ReduceLROnPlateau¶

class paddle.callbacks. ReduceLROnPlateau ( monitor='loss', factor=0.1, patience=10, verbose=1, mode='auto', min_delta=0.0001, cooldown=0, min_lr=0 ) [source]

Reduce learning rate when a metric of evaluation has stopped improving. Models often benefit from reducing the learning rate by a factor of 2-10 once learning stagnates. This callback monitors a quantity and if no improvement is seen for a ‘patience’ number of epochs, the learning rate is reduced.

Parameters

monitor (str, optional) – Quantity to be monitored. Default: ‘loss’.
factor (float, optional) – factor by which the learning rate will be reduced. new_lr = lr * factor. Default: 0.1.
patience (int, optional) – Number of epochs with no improvement after which learning rate will be reduced. Default: 10.
verbose (int, optional) – The verbosity mode. 0: quiet, 1: update messages. Default: 1.
mode (str, optional) – one of {‘auto’, ‘min’, ‘max’}. In ‘min’ mode, the learning rate will be reduced when the quantity monitored has stopped decreasing. In ‘max’ mode, learning rate will reduce until monitored quantity stops increasing. In ‘auto’ mode, exact mode can be inferred by the name of monitor. If ‘acc’ in monitor, the mode will be considered as ‘max’, otherwise the mode will be set to ‘min’. Default: ‘auto’.
min_delta (int|float, optional) – threshold for measuring the new optimum, to only focus on significant changes. Default: 0.
cooldown (int, optional) – number of epochs to wait before resuming normal operation after lr has been reduced. Default: 0.
min_lr (float, optional) – lower bound on the learning rate.

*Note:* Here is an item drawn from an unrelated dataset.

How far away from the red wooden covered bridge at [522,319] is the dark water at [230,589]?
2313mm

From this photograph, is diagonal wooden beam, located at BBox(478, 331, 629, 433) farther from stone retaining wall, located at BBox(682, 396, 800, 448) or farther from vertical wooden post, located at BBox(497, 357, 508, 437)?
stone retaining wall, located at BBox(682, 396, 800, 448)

Default: 0.

Examples

           >>> import paddle
>>> from paddle import Model
>>> from paddle.static import InputSpec
>>> from paddle.vision.models import LeNet
>>> from paddle.vision.datasets import MNIST
>>> from paddle.metric import Accuracy
>>> from paddle.nn.layer.loss import CrossEntropyLoss
>>> import paddle.vision.transforms as T
>>> sample_num = 200
>>> transform = T.Compose(
...      [T.Transpose(), T.Normalize([127.5], [127.5])])
>>> train_dataset = MNIST(mode='train', transform=transform)
>>> val_dataset = MNIST(mode='test', transform=transform)
>>> net = LeNet()
>>> optim = paddle.optimizer.Adam(
...     learning_rate=0.001, parameters=net.parameters())
>>> inputs = [InputSpec([None, 1, 28, 28], 'float32', 'x')]
>>> labels = [InputSpec([None, 1], 'int64', 'label')]
>>> model = Model(net, inputs=inputs, labels=labels)
>>> model.prepare(
...     optim,
...     loss=CrossEntropyLoss(),
...     metrics=[Accuracy()])
>>> callbacks = paddle.callbacks.ReduceLROnPlateau(patience=3, verbose=1)
>>> model.fit(train_dataset,
...             val_dataset,
...             batch_size=64,
...             log_freq=200,
...             save_freq=10,
...             epochs=20,
...             callbacks=[callbacks])

          

on_train_begin ( logs=None ) on_train_begin¶

Called at the start of training.

Parameters: logs (dict) – The logs is a dict or None.

on_eval_end ( logs=None ) on_eval_end¶

Called at the end of evaluation.

Parameters: logs (dict) – The logs is a dict or None. The logs passed by paddle.Model is a dict contains ‘loss’, metrics and ‘batch_size’ of last batch of validation dataset.